Making PHM a reality requires coordinating IT and clinical skills and insights with a rich dataset to guide the provision of health and wellness services to individuals and the entire covered population. One of the first challenges is to assess and group participating individuals into the appropriate risk-stratified groups, which may be defined by certain medical conditions, lifestyle characteristics, geography or other criteria. Individuals and communities are multidimensional, so a given individual may fall into multiple risk-stratified groups, with the composite leading to a risk profile for the individual and the community which is the basis for identifying targeted health and wellness services best geared to addressing the identified risks.
Once the appropriate health and wellness services have been defined, it’s essential to set, measure and monitor program outcomes. This requires the ability to gather, coordinate and collate data from care providers across the care continuum (e.g., hospitals, physicians, long-term care, rehabilitation, alternative care providers), local pharmacies, payors and data reported by individual population members. Gathering and leveraging this broad set of data requires capabilities beyond traditional clinical informatics. To achieve the benefits of PHM, health systems will need to expand partnerships to ensure access to rich data sources; develop web and mobile tools for consumer engagement; and build cross-disciplinary clinical, financial, regulatory and IT teams. Creating these teams often requires changes in organizational structure and reporting relationships, hiring or training individuals with new skills, and significant ongoing investment.
CIOs will need to coordinate conflicting priorities, such as the degree of collaboration with payors, health systems covering the same communities and other important issues in the acquisition, analysis, definition and delivery of appropriate health interventions. Key issues like strategic ties, competitive relationships and regulatory limitations are integral to this discussion.

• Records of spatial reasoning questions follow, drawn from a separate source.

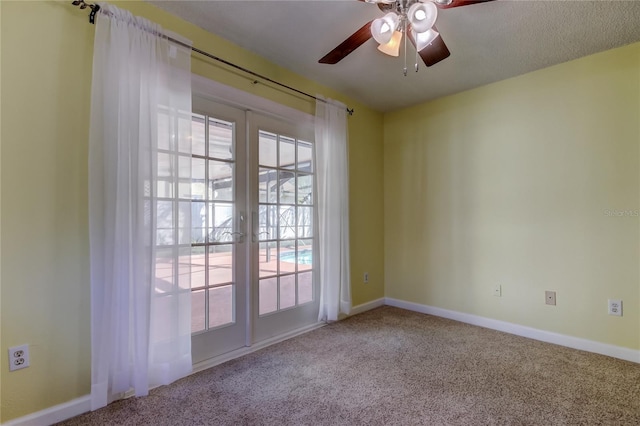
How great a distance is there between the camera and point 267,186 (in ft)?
9.14

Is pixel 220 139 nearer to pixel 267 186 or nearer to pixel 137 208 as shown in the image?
pixel 267 186

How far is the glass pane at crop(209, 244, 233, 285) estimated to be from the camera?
7.91 feet

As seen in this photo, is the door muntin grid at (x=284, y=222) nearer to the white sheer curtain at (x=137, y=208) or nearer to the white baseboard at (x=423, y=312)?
the white baseboard at (x=423, y=312)

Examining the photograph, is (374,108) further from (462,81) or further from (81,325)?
(81,325)

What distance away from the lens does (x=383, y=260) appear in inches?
155

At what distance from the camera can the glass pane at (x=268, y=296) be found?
272 cm

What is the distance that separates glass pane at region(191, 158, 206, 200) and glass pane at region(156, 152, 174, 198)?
0.30 m

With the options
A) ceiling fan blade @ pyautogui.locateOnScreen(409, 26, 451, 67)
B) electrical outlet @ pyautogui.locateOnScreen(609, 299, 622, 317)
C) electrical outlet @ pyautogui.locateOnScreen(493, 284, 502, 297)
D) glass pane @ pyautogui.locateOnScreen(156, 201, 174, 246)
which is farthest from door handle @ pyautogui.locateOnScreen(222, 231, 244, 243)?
electrical outlet @ pyautogui.locateOnScreen(609, 299, 622, 317)

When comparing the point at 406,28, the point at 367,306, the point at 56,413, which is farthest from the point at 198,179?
the point at 367,306

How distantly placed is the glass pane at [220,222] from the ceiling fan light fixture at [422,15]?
5.74 feet

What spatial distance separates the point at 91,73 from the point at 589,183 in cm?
359

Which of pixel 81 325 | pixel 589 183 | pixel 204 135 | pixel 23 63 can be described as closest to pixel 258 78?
pixel 204 135

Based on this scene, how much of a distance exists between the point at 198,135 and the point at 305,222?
Answer: 1.27m

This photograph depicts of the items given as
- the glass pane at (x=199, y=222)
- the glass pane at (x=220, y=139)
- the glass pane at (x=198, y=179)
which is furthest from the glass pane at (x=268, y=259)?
the glass pane at (x=220, y=139)
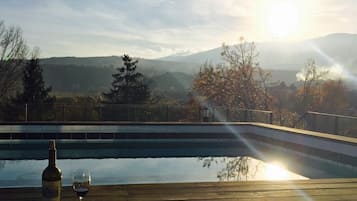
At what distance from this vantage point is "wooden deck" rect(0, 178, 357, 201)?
8.09 feet

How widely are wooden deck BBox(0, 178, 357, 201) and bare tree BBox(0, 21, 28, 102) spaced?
72.2 feet

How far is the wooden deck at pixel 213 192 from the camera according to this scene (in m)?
2.47

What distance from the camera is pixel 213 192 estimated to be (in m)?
2.66

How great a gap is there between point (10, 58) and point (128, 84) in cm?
683

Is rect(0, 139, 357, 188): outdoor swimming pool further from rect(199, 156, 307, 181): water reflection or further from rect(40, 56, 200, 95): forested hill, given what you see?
rect(40, 56, 200, 95): forested hill

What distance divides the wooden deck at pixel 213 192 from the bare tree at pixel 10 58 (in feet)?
72.2

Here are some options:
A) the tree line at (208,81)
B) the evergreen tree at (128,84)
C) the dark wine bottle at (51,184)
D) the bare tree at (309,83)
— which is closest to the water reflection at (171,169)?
the dark wine bottle at (51,184)

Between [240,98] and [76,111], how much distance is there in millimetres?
12020

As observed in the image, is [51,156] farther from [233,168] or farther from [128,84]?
[128,84]

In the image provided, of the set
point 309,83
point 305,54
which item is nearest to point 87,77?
point 309,83

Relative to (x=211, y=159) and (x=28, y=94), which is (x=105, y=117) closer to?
(x=211, y=159)

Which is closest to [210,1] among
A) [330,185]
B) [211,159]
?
[211,159]

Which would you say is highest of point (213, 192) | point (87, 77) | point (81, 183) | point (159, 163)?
point (87, 77)

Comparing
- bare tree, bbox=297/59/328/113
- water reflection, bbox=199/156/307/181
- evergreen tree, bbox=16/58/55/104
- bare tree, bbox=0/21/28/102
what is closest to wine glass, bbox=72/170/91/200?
water reflection, bbox=199/156/307/181
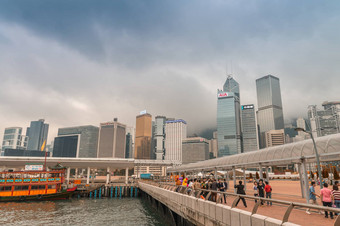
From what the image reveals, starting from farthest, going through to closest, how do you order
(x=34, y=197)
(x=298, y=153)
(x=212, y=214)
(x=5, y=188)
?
(x=34, y=197), (x=5, y=188), (x=298, y=153), (x=212, y=214)

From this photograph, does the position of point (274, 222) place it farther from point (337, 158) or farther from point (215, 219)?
point (337, 158)

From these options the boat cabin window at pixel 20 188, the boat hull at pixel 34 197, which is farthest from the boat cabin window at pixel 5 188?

CIOs will need to manage the growth in the demand for IT services, including substantial increases in storage and processing capabilities, new tools, consumers as IT customers, the need to develop and deploy web and mobile tools to enable full consumer participation, and the rapidly increasing need for health information exchange (public and private). Building new models for data governance—with representation for all stakeholders—and crossing organizational boundaries is often particularly challenging, requiring coalition-building skills beyond what some CIOs currently possess.